First sale allows libraries to exist (and other things like it); it also allows used book/media stores. It makes sense to have a clear separation there or you’d have these objects you couldn’t get rid of. (US law likes to allow people to have control over property once they have bought it in general.)
Digital is theoretically great for libraries, you don’t have to have a physical thing taking up space, you have a copy of a thing. But there are hidden costs, because basically there is no digital first sale in the US.
(Note: “first sale” in general covered by Lila in first part of presentation; basically, copyright holders can no longer use copyright to control movement of physical goods containing copyrighted works after authorized sale to first owner.)
Why no first sale? You must make a copy to transfer a digital work, and first sale doesn’t permit copying, only transfer of owned item. Also you might not own a copy of the work: you got a license to use one, while the copyright holder still has control over the “original”.
Lack of digital first sale is why the rest of these issues can still be a problem. For print media, you bought it, it was yours, the copyright holder had no further control over what you did with it. When you have a digital copy, the copyright holder keeps some of that control. Long after you’ve “bought” a digital copy, the copyright holder can continue to say what you may or may not do with it, can even take it away from you. (It may break contract with you, but penalties for contract breach are often small. Note example of 1984 being pulled from Kindles.)
This is getting taken to absurd levels: John Deere saying you don’t own your tractor, you have licensed the right to use it. This may help the situation: if everyone is angry we may get legislative reform. Legislative reform may be only way to fix this. For now: know that this is an issue and consider it as part of the cost when you are deciding whether to buy print or digital resources for your institution–for something where it is important that you have a permanent copy that cannot be restricted, consider print instead.
- To Have and to Hold: Owning Copies in a Digital Age
- Copies, Rights, and Copyrights: Really Owning Your Digital Stuff
“Digital Rights Management” — sounds like what we all came to this conference to hear about, digital rights management. The voice of RMS in my head would say that you should say “Digital Restrictions Management”.

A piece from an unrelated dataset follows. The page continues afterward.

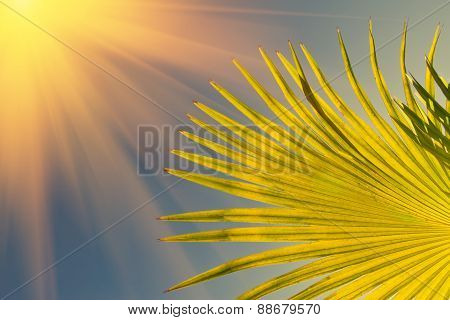 Sun over green palm leaves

We all know something about DRM and everyone hates it, everyone’s angry about it. And there are about 10 million reasons. I’ll start talking about it by saying what makes me most angry about it: it makes the default protections of copyright a sham. The government won’t stand behind its own built-in protections for the public, will allow companies to enforce things that wouldn’t be permitted in analog media. DRM restrictions can go beyond what copyright would restrict and be illegal to break.

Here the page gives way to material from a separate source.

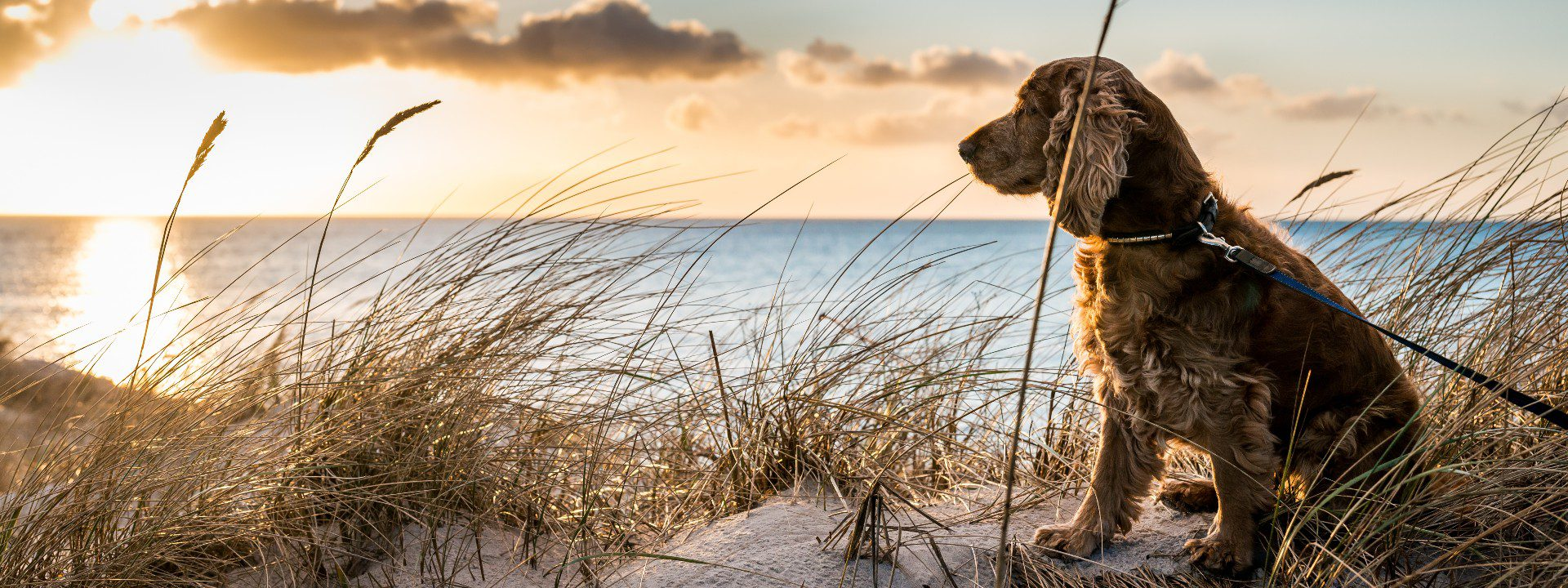 Pet friendly holiday cottages in Southwold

Stealing a great statement from my partner Greg Maxwell (who is a cryptographer): “Information wants to be free” is the truth. But it is not an aspirational statement, it’s a law of nature.
And DRM is one of the ways people try to get around that law of nature. We often make attempts to control laws of nature (we dam rivers to stop them from flowing naturally, we use pesticides to stop organisms from reproducing) and we don’t always get this right. When we don’t know what we’re doing, we can get things very wrong and destroy a fragile ecosystem. We’ve learned at least a little bit about this in the physical world but we haven’t quite figured it out in the digital.

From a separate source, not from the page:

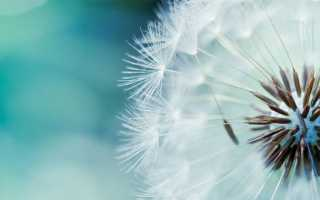 Флюдитек: избавит от кашля и облегчит дыхание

What is DRM? Basically, any technical restrictions that carry a legal penalty for getting around it. (When circumvention is outlawed, only outlaws will circumvent DRM.) Next presenter will talk about function & privacy issues. Technical solution to a social problem, and like all such, an imperfect one.
Note that it can be true that the author wants to let you break the DRM but you could still be in trouble (mainly where a third party applied: many distribution platforms apply DRM whether author wants it or not).
Limited exceptions in sec. 1201: security research, library acquisition decisions (but not any other library purpose), a few others. Other exceptions every 3 years by a cumbersome rulemaking. (New Librarian of Congress to be appointed may bring changes, we’ll see.)
DRM prevents legitimate uses: reading on non-standard devices (including assistive devices), reading on computers where the operator is not allowed to download software, excerpting for fair use in most contexts. DRM creates vendor lock-in, compromises privacy (tracking reading records), normalizes per-use permission culture/non-ownership. DRM makes life hard for libraries and archives: it often depends on services/media/hardware being around and working that will not last long and does not come with guarantees.
It used to be functionally worse and people avoided it because it didn’t work, now it works better (in the technical sense) and you may not realize how it is harming you until you already have invested in encumbered resources, and that’s harmful.
Many commercial vendors use DRM, including many popular in libraries and popular with consumers–Overdrive, Amazon, iTunes store, etc.
The good news is that for almost any DRM encumbrance you may find that someone has broken it. The bad news is that it’s illegal for them to help you, or for you to help others, even where you are allowed to break it yourself. Where exceptions are permitted, you may possess tools, but it still may be illegal to distribute them: you know how to do it, but can’t help your friends and patrons even though their uses would be legal and they do not know how to do it themselves. (Case law has been split on distribution of tools for permitted uses.) Some librarians/advocates choose to help with wink and nudge (suggesting search terms, etc) to fulfill their mission to their patrons.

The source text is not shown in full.